A cool thing about dogs is they never get to an age where they are developmentally required to think you’re a cringe idiot. I mean, it’s not a competition – but my dog has never asked me to drop him off a block away from his school.
stay together for the future spouses of your kids, having two sets of in-laws is sadistic stuff
Friend: Have you ever experienced a haunting?
Me: I have and it’s unrelenting.
Friend: Sounds awful.
Me: It is. I’m haunted by all of the desserts I never ate.
Friend:
Me: The chocolate cheesecake is the most terrifying.
wanna reboot your brain?
eat spicy ramen
[God inventing pain]
God: This is how humans will know they need to heal physically.
Angel: But how will they know if they need emotional healing?
God [inventing Linkin Park]: worry not
Me: For who the bell tolls…
Teacher: You forgot the ‘M’.
Me:Oh…
Me:
Me: For who them bells toll…
“I feel like I got off on the wrong foot.” – Star of a foot fetish flick criticizing his performance
Everything that is wrong with America, in one image.
Love it when I see the sign:
“You must have been born before 1999 to buy tobacco products.”My oldest bra can smoke now.
“If you can’t beat them, join them,” I say, as I join my kids in demanding someone make breakfast.
[Career Day]
Me: Money doesn’t buy happiness. However, it does buy tacos which make me happy. In conclusion, money does buy happiness.
Kids: *raise hands*
Me: I won’t be taking any questions.
I listen to Ed Sheeran in the same way I stuff an entire cupcake in my mouth over the sink hoping no one will see.
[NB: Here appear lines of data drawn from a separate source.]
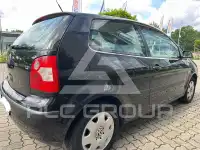 2002 Volkswagen Polo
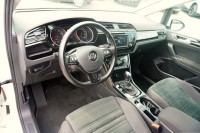 VW Touran 1.8 Highline
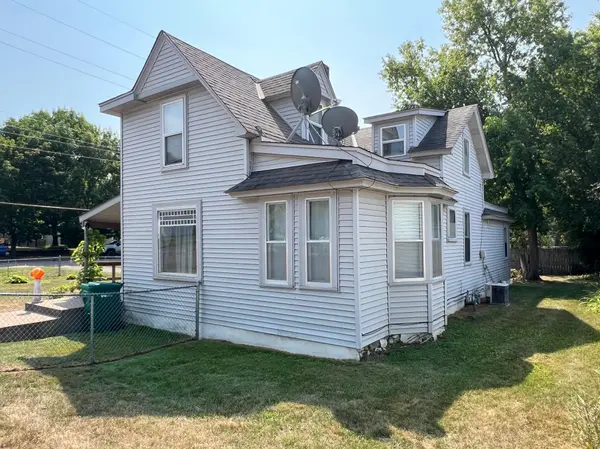 200 1st AVE SE, Pine City, MN 55063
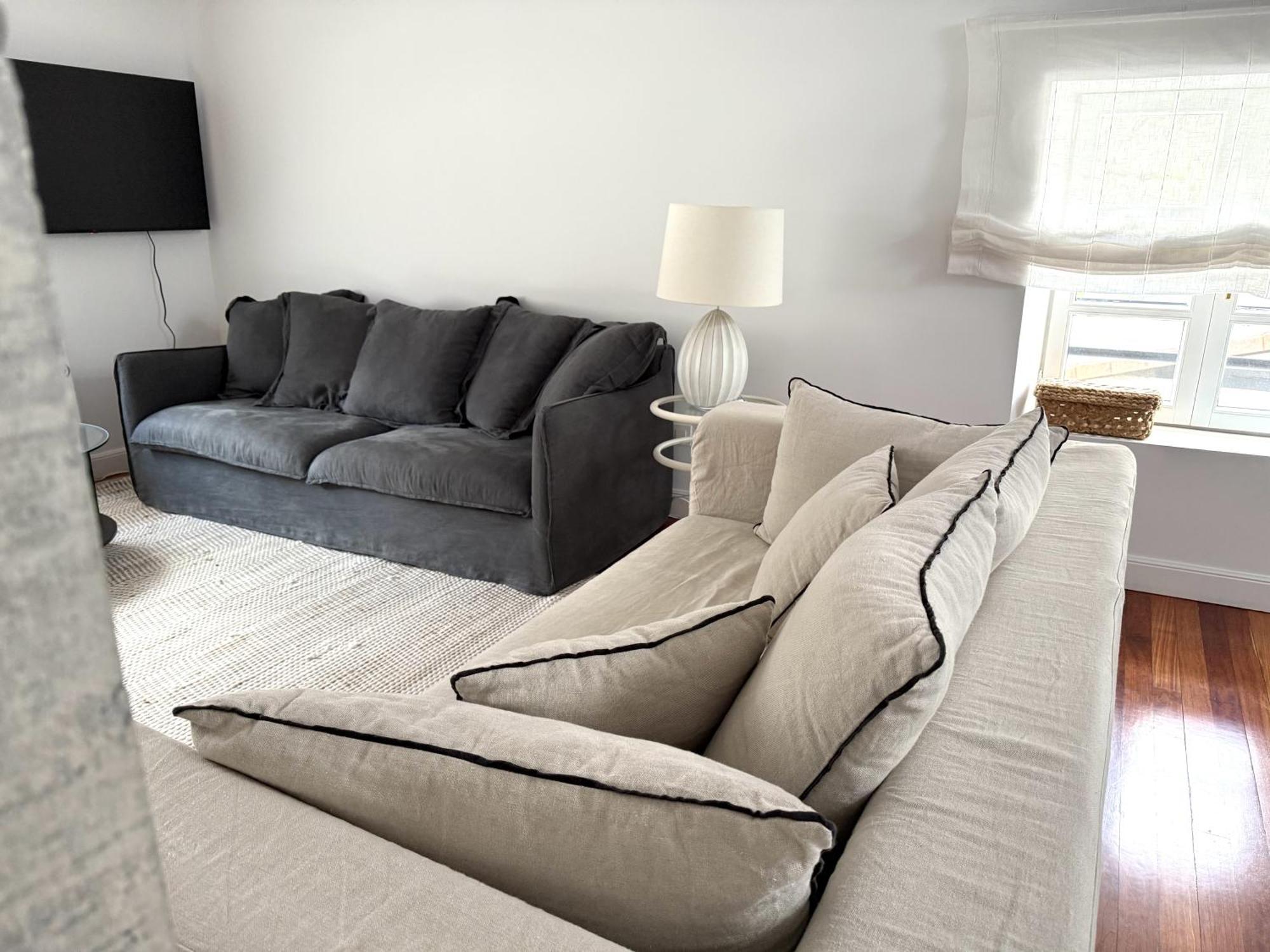 באקיו Gurah Boutique Apartments מראה חיצוני תמונה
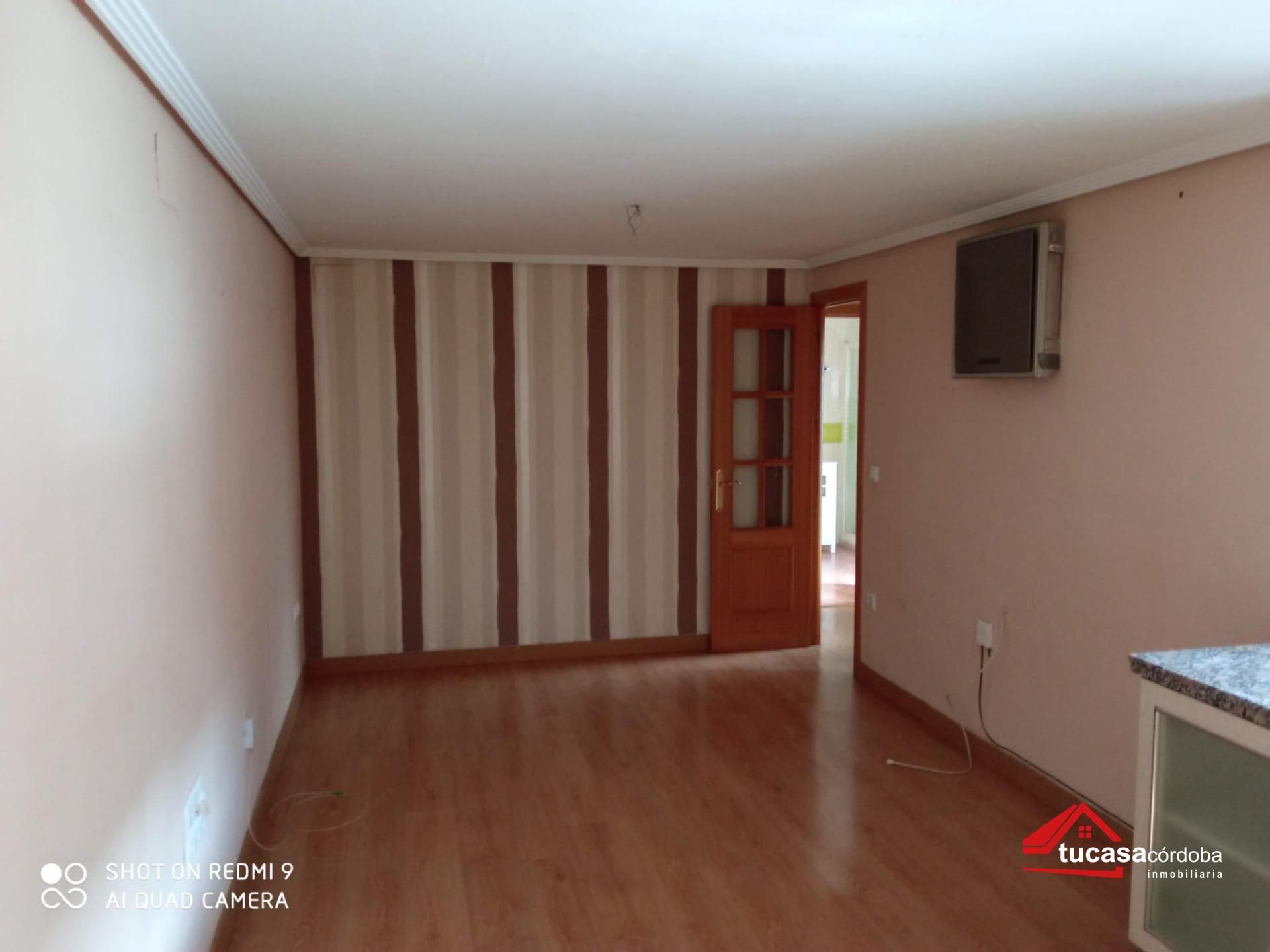 Living room of Flat for sale in  Córdoba Capital  with Air Conditioner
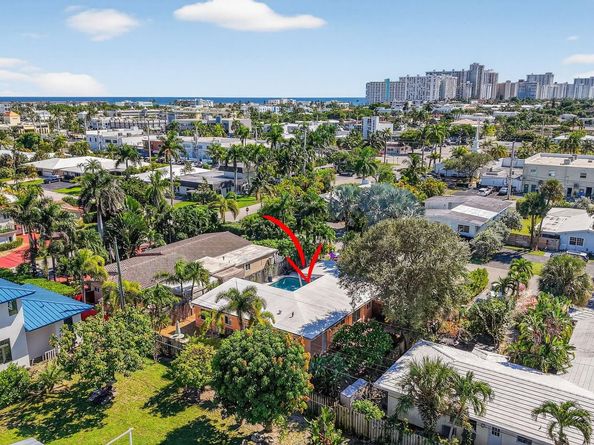 255 Neptune Ave, Fort Lauderdale FL 33308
If your wife uses “I” it means she will be doing something. “We” means you will be.
I like to use the Ouija board to pester my dead husbands.
Just heard a woman say, “I never give my dog medicine I haven’t tried first” and her friend responded, “oh, Janet, no.”
For International Women’s Day, I’d like to recognize my sister wife. Without her I’d have to manage my kids’ timeouts and nag my husband all by myself. Thank you, Alexa.
me: *turns around in swivel chair*
*tents fingers*
I guess you never expected to see ME again…
Boss: Must we do this every Monday?
Texting is a brilliant way to miscommunicate how you feel, and misinterpret what other people mean.
Me: How long should I microwave this for?
Popcorn instructions: How should we know?
How to make your house look like a trash can in one easy step:
1. Hand 3yo a muffin on your way to the bathroom.
I know this now.
ME: my stomach hurts
STOMACH: you ate too much
ME: maybe I need something to settle it down
STOMACH: no
ME: but what?
STOMACH: nothing
ME: maybe something carbonated
STOMACH: pepto bismol
ME: yes a beer
My 6-year-old wouldn’t stop playing “the floor is lava” so I put a pair of socks on him and told them they were lava-proof, and now he’s mad because I’m the one “making things up”.